This repository adheres to the PayPal Vulnerability Reporting Policy.
If you think you have found a vulnerability in this repository, please report it to us through coordinated disclosure.
Please do not report security vulnerabilities through public issues, discussions, or pull requests.
Instead, report it using one of the following ways:
- Email the PayPal Security Team at security@paypal.com
- Submit through the PayPal Bug Bounty Program on HackerOne
- Report a vulnerability directly via private vulnerability reporting on GitHub
Please include the following in your report:
- The type of issue and affected version(s)
- Step-by-step instructions to reproduce the issue
- Impact of the issue and how an attacker might exploit it
Only the latest release series receives patches and new versions in the case of a security issue. See our deprecation policy for details.
For severe security issues, we will provide new versions as above. Additionally, the last major release series may receive patches at our discretion.
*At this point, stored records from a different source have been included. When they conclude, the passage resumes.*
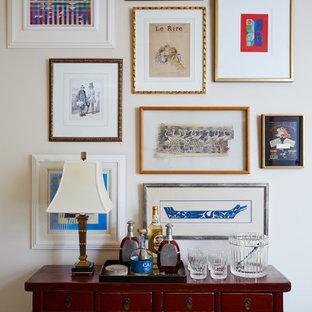 Foto de bar en casa mediterráneo con armarios tipo mueble, puertas de armario de madera en tonos medios, encimera de madera y encimeras marrones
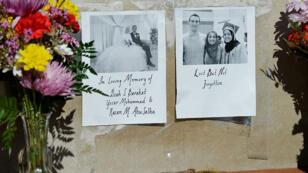 Des fleurs en hommage aux victimes de confession musulmane d'un triple meurtre en Caroline du Nord
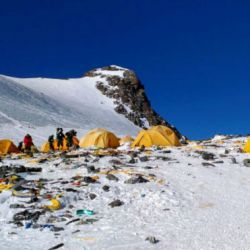 Los miembros de Yarla Shampoo Expeditions en el Campamento Base del Everest.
Severity classification is determined by the Braintree SDK team.
| Platform | Supported Versions |
|---|---|
| Android | Most widely used versions at the time of SDK release |
For details on supported platform versions, see our deprecation policy.
We are committed to working with security researchers in good faith. To support responsible disclosure, our team will:
- Acknowledge your report in a timely manner
- Keep you informed of our progress toward a fix
- Notify you before any public disclosure
We ask that you:
- Do not publicly disclose the issue before it has been resolved
- Avoid accessing, modifying, or deleting data that does not belong to you
- Make a good faith effort to avoid disruption to production systems
We appreciate responsible disclosure and your efforts to keep Braintree SDK users safe.